Trois parlementaires bourbonnais dans le tourbillon de l’histoire

Publié le par La Montagne - Monique James

La Montagnepublié le 09/03/2013 à 06h00 par Monique James

C'est en conférencier hors pair que Jean-Paul Perrin a retracé, à la médiathèque, les événements qui ont amené trois députés de l'Allier, Marx Dormoy, Isidore Thivrier et Eugène Jardon, par leur cheminement respectif, à refuser les pleins pouvoirs au Maréchal Pétain.

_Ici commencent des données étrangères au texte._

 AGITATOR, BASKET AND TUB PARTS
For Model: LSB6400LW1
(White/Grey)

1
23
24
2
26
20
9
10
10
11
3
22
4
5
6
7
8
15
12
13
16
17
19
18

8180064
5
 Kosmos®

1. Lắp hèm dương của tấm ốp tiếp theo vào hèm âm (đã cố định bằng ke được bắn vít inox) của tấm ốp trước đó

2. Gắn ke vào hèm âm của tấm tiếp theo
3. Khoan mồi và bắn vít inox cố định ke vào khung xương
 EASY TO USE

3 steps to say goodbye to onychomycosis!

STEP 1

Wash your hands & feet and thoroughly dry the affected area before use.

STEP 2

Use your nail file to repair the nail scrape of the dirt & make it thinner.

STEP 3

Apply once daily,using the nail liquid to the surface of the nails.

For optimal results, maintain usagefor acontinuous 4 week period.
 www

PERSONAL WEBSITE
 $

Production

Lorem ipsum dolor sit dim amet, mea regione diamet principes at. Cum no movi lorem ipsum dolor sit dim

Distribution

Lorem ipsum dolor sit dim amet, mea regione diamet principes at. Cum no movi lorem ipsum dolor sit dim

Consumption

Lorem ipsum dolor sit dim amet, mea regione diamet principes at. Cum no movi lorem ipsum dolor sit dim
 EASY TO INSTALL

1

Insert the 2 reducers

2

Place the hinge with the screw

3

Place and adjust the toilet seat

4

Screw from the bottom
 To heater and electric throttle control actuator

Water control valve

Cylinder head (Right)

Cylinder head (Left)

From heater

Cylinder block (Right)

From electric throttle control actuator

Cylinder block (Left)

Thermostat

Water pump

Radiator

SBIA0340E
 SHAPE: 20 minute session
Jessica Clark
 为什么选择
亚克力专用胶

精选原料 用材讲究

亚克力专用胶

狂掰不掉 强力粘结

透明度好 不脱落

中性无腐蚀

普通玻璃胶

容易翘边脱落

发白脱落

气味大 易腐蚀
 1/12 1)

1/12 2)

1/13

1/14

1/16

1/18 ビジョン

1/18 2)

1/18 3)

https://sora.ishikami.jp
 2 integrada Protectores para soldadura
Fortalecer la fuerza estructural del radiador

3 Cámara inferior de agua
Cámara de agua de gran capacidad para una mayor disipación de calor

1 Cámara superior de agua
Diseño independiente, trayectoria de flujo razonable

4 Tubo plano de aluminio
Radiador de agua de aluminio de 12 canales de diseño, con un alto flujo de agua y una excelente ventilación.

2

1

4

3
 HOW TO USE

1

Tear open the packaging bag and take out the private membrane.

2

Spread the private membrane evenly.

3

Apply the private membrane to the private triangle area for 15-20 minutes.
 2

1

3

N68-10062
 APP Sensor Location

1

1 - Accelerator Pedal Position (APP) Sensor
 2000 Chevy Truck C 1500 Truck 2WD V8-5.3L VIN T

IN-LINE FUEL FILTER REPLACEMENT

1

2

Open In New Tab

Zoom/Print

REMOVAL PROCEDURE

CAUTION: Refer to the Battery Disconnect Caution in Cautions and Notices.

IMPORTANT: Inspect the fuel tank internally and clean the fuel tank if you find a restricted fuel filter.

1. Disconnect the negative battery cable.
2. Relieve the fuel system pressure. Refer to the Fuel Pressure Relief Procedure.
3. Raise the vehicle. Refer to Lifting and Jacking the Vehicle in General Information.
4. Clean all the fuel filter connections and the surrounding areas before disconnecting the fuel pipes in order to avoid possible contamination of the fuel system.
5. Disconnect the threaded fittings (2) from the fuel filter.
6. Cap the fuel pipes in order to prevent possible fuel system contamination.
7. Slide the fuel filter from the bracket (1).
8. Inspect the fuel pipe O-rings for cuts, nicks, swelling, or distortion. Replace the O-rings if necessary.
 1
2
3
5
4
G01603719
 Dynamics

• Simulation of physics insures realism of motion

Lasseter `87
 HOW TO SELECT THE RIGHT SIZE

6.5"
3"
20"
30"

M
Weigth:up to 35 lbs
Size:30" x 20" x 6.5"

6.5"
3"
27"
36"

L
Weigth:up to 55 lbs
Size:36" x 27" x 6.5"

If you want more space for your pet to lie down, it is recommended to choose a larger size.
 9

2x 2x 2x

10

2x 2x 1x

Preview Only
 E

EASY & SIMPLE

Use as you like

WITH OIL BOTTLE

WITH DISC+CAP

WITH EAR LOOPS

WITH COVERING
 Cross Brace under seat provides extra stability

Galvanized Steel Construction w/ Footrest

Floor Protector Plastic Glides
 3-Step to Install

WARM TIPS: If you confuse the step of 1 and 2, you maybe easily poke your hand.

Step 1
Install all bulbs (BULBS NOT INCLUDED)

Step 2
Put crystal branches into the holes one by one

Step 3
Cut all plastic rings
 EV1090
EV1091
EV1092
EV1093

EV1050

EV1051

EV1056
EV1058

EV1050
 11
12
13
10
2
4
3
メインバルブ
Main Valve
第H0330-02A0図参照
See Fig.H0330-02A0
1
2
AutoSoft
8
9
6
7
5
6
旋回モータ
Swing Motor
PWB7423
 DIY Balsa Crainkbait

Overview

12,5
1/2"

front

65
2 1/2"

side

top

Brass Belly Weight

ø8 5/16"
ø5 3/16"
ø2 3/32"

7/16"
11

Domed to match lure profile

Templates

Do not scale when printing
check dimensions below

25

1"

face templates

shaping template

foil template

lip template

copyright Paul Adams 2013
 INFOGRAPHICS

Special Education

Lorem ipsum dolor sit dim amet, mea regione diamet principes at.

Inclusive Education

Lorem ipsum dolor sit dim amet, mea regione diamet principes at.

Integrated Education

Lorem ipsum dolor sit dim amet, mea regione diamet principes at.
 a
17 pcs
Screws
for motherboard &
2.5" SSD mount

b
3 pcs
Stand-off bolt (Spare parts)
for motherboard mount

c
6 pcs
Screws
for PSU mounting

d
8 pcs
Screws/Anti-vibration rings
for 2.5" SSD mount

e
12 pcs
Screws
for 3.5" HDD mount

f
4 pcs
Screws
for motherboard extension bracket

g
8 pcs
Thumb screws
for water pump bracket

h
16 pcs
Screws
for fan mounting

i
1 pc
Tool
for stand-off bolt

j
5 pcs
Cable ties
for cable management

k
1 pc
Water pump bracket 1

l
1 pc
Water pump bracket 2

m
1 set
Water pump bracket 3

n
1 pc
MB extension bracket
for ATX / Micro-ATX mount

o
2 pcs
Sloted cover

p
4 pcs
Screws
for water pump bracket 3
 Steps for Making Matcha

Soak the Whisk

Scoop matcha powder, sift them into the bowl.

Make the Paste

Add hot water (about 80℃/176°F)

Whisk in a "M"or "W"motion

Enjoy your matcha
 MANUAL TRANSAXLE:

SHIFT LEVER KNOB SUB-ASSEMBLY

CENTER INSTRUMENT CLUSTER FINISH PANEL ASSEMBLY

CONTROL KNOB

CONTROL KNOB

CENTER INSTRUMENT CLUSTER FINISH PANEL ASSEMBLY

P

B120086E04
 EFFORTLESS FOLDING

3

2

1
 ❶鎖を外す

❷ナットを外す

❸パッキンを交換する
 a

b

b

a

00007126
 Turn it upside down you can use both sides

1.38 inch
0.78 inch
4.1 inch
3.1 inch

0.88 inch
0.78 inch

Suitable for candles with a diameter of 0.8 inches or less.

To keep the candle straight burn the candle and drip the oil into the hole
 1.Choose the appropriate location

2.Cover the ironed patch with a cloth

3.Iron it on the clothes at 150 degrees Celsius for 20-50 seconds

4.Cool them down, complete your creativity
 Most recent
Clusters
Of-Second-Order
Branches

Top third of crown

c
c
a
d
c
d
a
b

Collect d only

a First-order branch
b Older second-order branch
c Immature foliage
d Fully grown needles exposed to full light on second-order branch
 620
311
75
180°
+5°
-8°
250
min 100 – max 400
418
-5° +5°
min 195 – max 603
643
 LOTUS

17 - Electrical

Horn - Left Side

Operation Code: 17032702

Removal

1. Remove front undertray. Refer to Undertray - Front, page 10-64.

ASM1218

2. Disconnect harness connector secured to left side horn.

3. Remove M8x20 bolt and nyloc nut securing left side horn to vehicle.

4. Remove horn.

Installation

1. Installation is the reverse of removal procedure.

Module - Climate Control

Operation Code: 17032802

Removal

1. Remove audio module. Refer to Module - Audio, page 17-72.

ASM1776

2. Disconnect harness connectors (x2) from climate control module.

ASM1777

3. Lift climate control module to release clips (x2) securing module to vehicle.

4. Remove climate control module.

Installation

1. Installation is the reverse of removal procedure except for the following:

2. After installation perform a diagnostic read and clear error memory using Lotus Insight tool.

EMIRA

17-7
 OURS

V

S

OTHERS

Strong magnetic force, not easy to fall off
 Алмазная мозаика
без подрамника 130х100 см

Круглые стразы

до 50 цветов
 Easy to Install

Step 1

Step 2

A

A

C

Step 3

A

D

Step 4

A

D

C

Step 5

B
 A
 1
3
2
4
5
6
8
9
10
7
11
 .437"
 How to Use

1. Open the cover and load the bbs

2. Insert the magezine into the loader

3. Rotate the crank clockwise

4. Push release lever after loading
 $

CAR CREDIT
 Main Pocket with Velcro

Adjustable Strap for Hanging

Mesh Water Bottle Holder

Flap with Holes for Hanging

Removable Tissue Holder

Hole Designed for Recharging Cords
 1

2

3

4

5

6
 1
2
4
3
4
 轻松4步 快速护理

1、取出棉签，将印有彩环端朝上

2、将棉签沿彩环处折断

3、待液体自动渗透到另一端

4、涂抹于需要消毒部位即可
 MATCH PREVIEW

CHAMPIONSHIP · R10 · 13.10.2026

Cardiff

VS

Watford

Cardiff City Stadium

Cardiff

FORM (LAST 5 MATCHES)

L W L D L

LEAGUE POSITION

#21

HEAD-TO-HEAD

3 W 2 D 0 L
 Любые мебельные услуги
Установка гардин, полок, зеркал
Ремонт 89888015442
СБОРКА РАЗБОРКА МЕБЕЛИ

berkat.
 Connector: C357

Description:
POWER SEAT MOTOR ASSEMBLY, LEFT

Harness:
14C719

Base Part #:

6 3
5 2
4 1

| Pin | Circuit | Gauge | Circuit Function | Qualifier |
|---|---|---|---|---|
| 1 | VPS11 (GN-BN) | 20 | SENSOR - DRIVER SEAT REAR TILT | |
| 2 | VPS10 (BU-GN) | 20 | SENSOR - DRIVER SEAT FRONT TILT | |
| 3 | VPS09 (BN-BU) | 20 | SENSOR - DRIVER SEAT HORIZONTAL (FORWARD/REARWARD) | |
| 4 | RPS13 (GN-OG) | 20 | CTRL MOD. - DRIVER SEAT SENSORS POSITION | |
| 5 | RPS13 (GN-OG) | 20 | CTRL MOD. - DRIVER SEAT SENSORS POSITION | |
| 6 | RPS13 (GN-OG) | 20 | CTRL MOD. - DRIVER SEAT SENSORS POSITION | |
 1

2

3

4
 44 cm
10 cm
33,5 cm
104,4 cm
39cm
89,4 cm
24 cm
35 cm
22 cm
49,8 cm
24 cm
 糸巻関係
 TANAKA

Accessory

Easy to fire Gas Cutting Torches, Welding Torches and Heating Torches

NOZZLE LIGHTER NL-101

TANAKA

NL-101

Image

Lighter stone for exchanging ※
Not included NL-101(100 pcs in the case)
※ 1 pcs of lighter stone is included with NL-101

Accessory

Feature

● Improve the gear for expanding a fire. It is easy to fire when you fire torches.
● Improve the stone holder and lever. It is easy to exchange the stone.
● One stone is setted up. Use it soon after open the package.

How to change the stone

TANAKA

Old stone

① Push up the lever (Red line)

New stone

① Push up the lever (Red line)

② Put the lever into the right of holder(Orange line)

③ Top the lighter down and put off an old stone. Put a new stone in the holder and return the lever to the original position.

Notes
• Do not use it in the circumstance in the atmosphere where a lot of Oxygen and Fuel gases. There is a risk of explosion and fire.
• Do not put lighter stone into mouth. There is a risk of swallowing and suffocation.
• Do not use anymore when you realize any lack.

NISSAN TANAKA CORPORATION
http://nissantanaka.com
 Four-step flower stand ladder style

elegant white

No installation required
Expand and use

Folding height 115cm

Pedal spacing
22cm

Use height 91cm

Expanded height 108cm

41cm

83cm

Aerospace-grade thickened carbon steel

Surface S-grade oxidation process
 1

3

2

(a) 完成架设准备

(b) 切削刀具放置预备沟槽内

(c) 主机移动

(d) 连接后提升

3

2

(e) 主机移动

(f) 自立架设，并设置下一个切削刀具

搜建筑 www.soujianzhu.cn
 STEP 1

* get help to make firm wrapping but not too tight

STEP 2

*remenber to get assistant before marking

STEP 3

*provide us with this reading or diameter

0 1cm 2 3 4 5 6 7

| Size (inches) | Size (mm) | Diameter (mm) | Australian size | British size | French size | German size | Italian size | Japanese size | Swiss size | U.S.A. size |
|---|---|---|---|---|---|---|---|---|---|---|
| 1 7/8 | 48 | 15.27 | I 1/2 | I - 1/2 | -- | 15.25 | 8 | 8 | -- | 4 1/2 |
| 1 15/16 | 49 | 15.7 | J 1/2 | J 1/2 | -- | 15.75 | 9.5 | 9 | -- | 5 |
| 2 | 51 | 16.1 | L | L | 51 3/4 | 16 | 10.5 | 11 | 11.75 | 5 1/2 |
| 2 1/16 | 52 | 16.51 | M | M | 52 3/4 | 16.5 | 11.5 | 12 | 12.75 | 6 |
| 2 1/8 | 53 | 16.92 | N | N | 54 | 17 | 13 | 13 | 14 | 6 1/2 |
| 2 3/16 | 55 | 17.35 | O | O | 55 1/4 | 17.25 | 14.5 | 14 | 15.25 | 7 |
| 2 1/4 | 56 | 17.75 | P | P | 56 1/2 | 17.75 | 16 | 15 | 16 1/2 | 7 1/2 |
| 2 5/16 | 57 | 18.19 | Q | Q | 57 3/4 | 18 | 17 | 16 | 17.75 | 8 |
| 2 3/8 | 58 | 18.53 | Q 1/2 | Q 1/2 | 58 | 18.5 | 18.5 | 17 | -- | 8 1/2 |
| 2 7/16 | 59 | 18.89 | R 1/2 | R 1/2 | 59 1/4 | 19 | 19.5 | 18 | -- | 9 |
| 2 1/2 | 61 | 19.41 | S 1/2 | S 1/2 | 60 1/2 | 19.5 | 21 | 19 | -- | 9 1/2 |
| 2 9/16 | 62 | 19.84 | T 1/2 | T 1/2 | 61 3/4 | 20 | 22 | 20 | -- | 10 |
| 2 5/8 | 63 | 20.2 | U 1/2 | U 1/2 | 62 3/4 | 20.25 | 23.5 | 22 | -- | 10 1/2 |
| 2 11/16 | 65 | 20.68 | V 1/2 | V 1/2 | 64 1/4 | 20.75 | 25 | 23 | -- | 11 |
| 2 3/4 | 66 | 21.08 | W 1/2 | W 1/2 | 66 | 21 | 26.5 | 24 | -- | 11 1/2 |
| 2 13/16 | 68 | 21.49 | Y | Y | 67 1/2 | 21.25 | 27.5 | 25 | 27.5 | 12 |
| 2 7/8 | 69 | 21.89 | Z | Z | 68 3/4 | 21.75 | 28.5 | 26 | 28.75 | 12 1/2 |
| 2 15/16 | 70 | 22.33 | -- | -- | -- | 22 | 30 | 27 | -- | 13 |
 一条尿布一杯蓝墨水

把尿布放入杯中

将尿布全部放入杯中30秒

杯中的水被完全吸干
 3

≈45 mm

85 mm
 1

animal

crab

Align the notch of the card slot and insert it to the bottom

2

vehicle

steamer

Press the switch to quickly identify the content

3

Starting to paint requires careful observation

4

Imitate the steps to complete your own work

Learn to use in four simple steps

Isidore Thivrier - Marx Dormoy et Eugène Jardonont
Il faut se replacer dans le douloureux contexte historique de l'époque pour évoquer cette période de septembre 1939 à juin 1940, « la Drôle de guerre », marquée par une stratégie défensive. Après l'invasion de la Pologne,de la Belgique et des Pays-Bas, est venu le tour de la France.

Destin

À la démission de Paul Reynaud, le Maréchal Pétain, auréolé de son passé de héros de Verdun, est nommé président du Conseil. Le 22 juin 1940, Il signe l'armistice avec l'Allemagne. La France doit se plier à de nombreuses concessions. Une voix, celle du Général de Gaulle, s'élève le 18 juin 1940, portant la flamme de la Résistance.

Trois personnalités politiques bourbonnaises vont mêler leur nom au destin de la France, Marx Dormoy, Isidore Thivrier et Eugène Jardon.

Né à Montluçon en 1888, Marx Dormoy succède à Paul Constans, sous l'étiquette socialiste, en tant que maire. Il siège à la chambre des députés et cumule alors trois mandats, maire, président du Conseil général et député. Il côtoie Léon Blum et devient ministre de l'Intérieur de 1936 à 1938.

En cette qualité, il déjouera le complot de la Cagoule, organisation d'extrême droite, hostile au Front Populaire, dont le démantèlement cristallisera les ranc'urs contre lui. Il sera par la suite élu sénateur.

De son côté, Isidore Thivrier devient maire socialiste de Commentry. Malgré sa réussite sociale à la tête des mines de Commentry et Montvicq, il reste fidèle à ses idées. Tout comme Marx Dormoy, il deviendra successivement conseiller général, président du Conseil général, puis député.

Domératois né dans une famille de viticulteurs, Eugène Jardon, communiste, devint maire de Domérat en 1929, puis député en avril 1939. Suite au Pacte germano-soviétique ayant abouti au partage de la Pologne, le Parti communiste est dissous.

Il est contraint d'abandonner ses fonctions de maire, toutes les municipalités communistes étant suspendues. Quarante-quatre députés communistes sont déchus. Après avoir été incarcéré, Eugène Jardon bénéficie alors d'un non-lieu et récupère son mandat de député.

Des représailles diverses

Juillet 1940. Le gouvernement siège à Vichy, dans un climat délétère. Un vote a lieu le 10 juillet au casino, à l'initiative de Pierre Laval. Il s'agit « de donner au gouvernement la possibilité de modifier la constitution ».

Sur 666 parlementaires, 569 voix donneront les pleins pouvoirs au maréchal Pétain. C'est la mort de la III e République. Seuls 80 députés s'y opposeront, dont Marx Dormoy, Isidore Thivrier et Eugène Jardon. Ces derniers seront exposés, par la suite, à diverses représailles.

Marx Dormoy a été suspendu de ses fonctions de maire le 21 septembre 1940. Il subira l'internement dans des résidences très surveillées. Il trouvera la mort suite à un attentat probablement fomenté par la Cagoule, un engin explosif ayant été placé sous son lit à Montélimar, par Annie Mouraille et ses complices. Un monument, sculpté par Yencesse, sera édifié à sa mémoire.

Isidore Thivrier, pour sa part, est resté maire de Commentry jusqu'en 1943. Son château de Montassiégé ayant été considéré comme lieu de la Résistance, l'intéressé fut expédié au camp du Struthof en avril 1944, où il décédera peu après. Un buste à sa mémoire se trouve à la mairie de Commentry.

Pour Eugène Jardon, cet épisode de l'histoire a sonné le glas de sa carrière politique. Une plaque sera cependant apposée sur sa maison en signe de reconnaissance. En conclusion, le conférencier a plaidé en faveur d'Eugène Jardon, pour qu'enfin une rue porte son nom.